1. Patients launch $1.27 million crowdfunding campaign for ME/CFS gut microbiome study.
    Check out the website, Facebook and Twitter. Join in donate and spread the word!
A Little Poisoning Along the Road to ME/CFS
Looking at my symptoms, many of which are far less these days and some are gone, it would be easy to figure that I'd just been dealing with some heavy-duty menopausal issues.
Discuss the article on the Forums.

strange heart symptoms

Discussion in 'Autonomic, Cardiovascular, and Respiratory' started by jimmy86, Oct 27, 2013.

  1. jimmy86

    jimmy86

    Messages:
    47
    Likes:
    34
    Hi everyone,

    let me tell you about a symptom I have experiences a few (maybe 3 or 4) times in the last 5 years. It almost always starts when I am sitting or lying. It begins that my heart rate goes up (>120), I start to feel extremely twitchy and nervous (not so much anxious though, more like excited but in a bad way), I have a urge to move around, and I don't realize what is going on around me anymore.

    Also my hands get red, and I get flushes in my hands and feet, I start to feel weak and tremble. Finally, I have some sensations in my left elbow (which I have from time to time without the other symptoms) and at some point I feel like fainting.

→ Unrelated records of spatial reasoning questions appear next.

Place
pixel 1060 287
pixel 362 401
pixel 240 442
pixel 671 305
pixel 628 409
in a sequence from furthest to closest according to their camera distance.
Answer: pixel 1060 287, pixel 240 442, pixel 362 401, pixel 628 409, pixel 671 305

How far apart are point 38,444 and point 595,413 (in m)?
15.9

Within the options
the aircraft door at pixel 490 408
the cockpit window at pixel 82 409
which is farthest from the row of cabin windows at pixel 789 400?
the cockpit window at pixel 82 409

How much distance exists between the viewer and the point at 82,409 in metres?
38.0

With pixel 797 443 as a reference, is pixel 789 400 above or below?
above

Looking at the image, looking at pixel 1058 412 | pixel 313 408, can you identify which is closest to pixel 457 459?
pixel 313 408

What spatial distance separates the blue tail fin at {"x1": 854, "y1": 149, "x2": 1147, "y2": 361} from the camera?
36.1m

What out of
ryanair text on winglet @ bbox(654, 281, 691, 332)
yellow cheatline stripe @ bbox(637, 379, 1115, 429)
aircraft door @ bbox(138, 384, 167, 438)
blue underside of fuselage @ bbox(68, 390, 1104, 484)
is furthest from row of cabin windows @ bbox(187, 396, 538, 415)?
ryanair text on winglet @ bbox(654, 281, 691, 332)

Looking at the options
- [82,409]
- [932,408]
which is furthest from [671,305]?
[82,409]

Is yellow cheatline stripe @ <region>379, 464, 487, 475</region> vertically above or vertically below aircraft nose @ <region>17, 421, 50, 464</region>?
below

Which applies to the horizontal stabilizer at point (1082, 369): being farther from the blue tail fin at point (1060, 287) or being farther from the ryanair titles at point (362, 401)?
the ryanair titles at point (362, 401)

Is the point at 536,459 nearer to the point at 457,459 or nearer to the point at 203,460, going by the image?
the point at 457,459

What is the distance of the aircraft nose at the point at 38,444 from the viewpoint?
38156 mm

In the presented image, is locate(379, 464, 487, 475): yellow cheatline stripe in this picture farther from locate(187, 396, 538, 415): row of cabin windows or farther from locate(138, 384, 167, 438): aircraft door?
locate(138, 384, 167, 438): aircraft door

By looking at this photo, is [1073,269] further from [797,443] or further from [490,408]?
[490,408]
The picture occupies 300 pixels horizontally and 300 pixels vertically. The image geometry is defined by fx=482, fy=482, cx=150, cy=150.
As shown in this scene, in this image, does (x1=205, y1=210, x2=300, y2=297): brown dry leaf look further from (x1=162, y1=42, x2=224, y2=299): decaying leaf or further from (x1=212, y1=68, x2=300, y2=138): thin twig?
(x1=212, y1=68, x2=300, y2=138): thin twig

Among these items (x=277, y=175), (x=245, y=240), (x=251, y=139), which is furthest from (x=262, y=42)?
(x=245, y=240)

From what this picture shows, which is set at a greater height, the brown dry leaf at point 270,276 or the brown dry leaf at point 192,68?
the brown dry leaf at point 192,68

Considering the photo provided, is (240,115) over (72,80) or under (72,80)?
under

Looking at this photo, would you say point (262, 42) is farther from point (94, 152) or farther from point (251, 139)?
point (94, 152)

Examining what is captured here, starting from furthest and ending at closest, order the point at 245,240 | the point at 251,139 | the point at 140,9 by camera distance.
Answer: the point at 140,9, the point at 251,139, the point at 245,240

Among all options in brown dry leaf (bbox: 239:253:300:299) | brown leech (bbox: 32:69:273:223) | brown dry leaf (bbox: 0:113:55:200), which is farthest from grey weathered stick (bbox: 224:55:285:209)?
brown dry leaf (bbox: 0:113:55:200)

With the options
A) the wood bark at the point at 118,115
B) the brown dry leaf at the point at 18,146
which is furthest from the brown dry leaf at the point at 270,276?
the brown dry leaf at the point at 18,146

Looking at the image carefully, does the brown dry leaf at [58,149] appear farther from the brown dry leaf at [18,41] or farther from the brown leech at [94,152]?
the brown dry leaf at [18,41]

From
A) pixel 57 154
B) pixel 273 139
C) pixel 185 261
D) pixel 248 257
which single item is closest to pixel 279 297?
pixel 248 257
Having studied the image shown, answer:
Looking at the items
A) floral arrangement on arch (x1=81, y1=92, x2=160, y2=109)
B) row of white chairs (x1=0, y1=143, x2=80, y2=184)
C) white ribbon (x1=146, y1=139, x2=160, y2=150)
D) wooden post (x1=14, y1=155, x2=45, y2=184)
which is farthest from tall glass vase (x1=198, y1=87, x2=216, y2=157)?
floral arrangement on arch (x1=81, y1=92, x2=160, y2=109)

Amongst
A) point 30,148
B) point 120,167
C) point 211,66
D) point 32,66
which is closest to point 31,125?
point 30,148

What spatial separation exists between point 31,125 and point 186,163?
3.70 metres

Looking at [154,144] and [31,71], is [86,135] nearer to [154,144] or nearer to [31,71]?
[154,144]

    I do NOT, however, have any kind of pressure on my chest (what you would expect for heart attack...) When it happened I just got up, walked around, drank some water and it got better slowly.

    Does anyone know what could cause this? Do you think it is a heart disease thing, something related to blood sugar, thyroid or anything else??? I think what triggers it is stress and not enough exercise (the little I can do...), that is sitting too much...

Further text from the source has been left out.